Tepesindeydi koca gökdelenin. Kendisine ait bir imparatorluğun üstündeydi. Sahip olduğu her şeyi insanlığın aptallığına borçluydu.

Sağ elindeki sigaranın dumanına baktı. Sonra gökyüzündeki soluk gri havaya. Saçları rüzgârdan savrulurken diğer eli paltosunda, şehre baktı. Görmekteydi ve görmek için bakmaya gerek yoktu. İnsanlıkla kafayı bozmuştu artık. Bir elini çıkardı paltosundan. Kaosun parmak hesabını yapacaktı aklınca. Diğer elindeki sigaradan da son nefesini aldı. Korkulukta söndürdü. Sağ yanına bıraktı. Önce sağ elindeki, sonra sol elindeki eldiveni usulca çıkardı. Paltosunun cebine bıraktı. Açtı avuç içlerini. Sanki ilk kez görmüş gibiydi. Düşündü. Her şeyi düşünmüştü ama ömrü boyunca avuç içlerindeki çizgilerde dönüp duran kaosu görmemişti. Çizgiler, benzersizdiler. Bu durum, benzersizdi! Gülümsedi, acı bir gülümsemeydi. Yıllarca avuç içlerinde taşımıştı cevabı. Çizgilerin düzensizliğinde ve bunu hiç düşünmemiş aklının darmadağınıklığında saklıydı cevap. Yıllarca büyük tabloyu görmek için sadece insanlığa bakmıştı gözleri. İnsanlık aynıydı. Fakat insan değildi. İnsanın benzersizliğiydi insanı aynı yapan. Çünkü her biri avuç içlerinde duran eşsizliği göremeyecek kadar kör, uzaklardaki insan kalabalığına etiket takacak kadar keskin gözlüydü. İnsandı kendini basitleştiren. Eşsiz olduğunu görmek için avuç içlerine bakması yeterli olan varlıklar, bir başkasına benzemek için çaba göstermekteydi. Buydu insanlığı aynı kılan. Hepsi basit birer kalabalıktı. Hepsi birbirinin aynısıydı. Kendilerinden habersiz, insanlığın sarrafıydılar! Bu yüzden parça pinçik var olan ve kendilerinin bile kabullenmekte zorlandıkları ezik karakterlerini ego ile tatmin etmek için takındılar tavırlarını. İnsanlık, acınası ve ezik durumdaydı. Avuç içlerine bakmadan başkalarının yüzündeki çizgilerin ve arka ceplerindeki cüzdanın hesabını yaptılar. Etiketlerini taktılar. İnsanlık, insan olmanın değerlerinden artık uzaktı. Sanırım hiçbir zaman olmadı. Olamayacak da.

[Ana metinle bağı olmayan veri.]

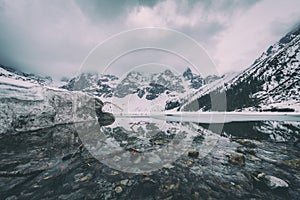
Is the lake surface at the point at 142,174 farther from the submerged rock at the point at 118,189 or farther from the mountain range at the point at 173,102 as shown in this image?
the mountain range at the point at 173,102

Kaos, hükmü devralmış, kendi kendini basitleştirip gruplaştıran insanları çok daha kolay kullanmış durumdaydı. Hepsini gördü bunların. Tek yaptığı ise önce aşağıdaki insan kalabalığına, sonra da avuç içlerine bakmaktı. Fakat yetmedi. Gözleri görmekte ama aklının hızına yetişememekteydi. Daha derin baktı avuç içlerine. Benzersizlik pürüzdü! Bir sorundu! Kaos düzenle insanlığa hükmetmekteydi fakat her bir insan aklı başına bir kaostu! İki eli birbirinden farklı olup da bunu bile göremeyecek kadar kör olan insan, nasıl olurda beynindeki benzersiz tonla kıvrıma hâkim olabilirdi ki? Kaos bile insanlığın kendi kendini yemesiyle başa geçmişken, hala saf olan insan, kendi kendine nasıl hükmedecekti? İnsanlığı oluşturan insan, kendiyle zıt, insanlık ise insanla zıttı. Bu yüzdendir ki pes etmekteydi aklına mukayyet olmak için ellerini başlarının arasına alanlar. Çünkü kör ve akılsızdı avuç içlerinden habersiz olanlar.

Döndü. Gülümsedi. Eldivenlerini taktı ve fötr şapkasını gözlerini kapayacak şekilde indirdi. Yürümeye başladı.

Altındaki imparatorluk kör insanların hırslarından elde edilmişti. Onları çok güzel kullanmıştı. O mükemmeldi. O her şeye sahipti.